> **Exercise aim**
Each record is to be printed again precisely as it reads.

> **Data supplied**
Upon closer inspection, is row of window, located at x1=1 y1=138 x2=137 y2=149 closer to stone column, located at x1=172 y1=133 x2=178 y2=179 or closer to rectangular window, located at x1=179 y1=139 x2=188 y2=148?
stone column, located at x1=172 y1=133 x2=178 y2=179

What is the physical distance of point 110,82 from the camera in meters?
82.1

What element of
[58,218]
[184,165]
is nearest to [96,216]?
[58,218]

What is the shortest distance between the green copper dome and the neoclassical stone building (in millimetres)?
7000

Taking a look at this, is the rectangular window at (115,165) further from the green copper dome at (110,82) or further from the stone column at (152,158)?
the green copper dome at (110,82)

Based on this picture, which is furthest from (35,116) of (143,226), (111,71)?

> **Complete output**
Upon closer inspection, is row of window, located at x1=1 y1=138 x2=137 y2=149 closer to stone column, located at x1=172 y1=133 x2=178 y2=179 or closer to rectangular window, located at x1=179 y1=139 x2=188 y2=148?
stone column, located at x1=172 y1=133 x2=178 y2=179

What is the physical distance of point 110,82 from the camera in meters?
82.1

What element of
[58,218]
[184,165]
is nearest to [96,216]?
[58,218]

What is the shortest distance between the green copper dome and the neoclassical stone building (in millimetres)?
7000

Taking a look at this, is the rectangular window at (115,165) further from the green copper dome at (110,82) or further from the stone column at (152,158)?
the green copper dome at (110,82)

Based on this picture, which is furthest from (35,116) of (143,226), (111,71)?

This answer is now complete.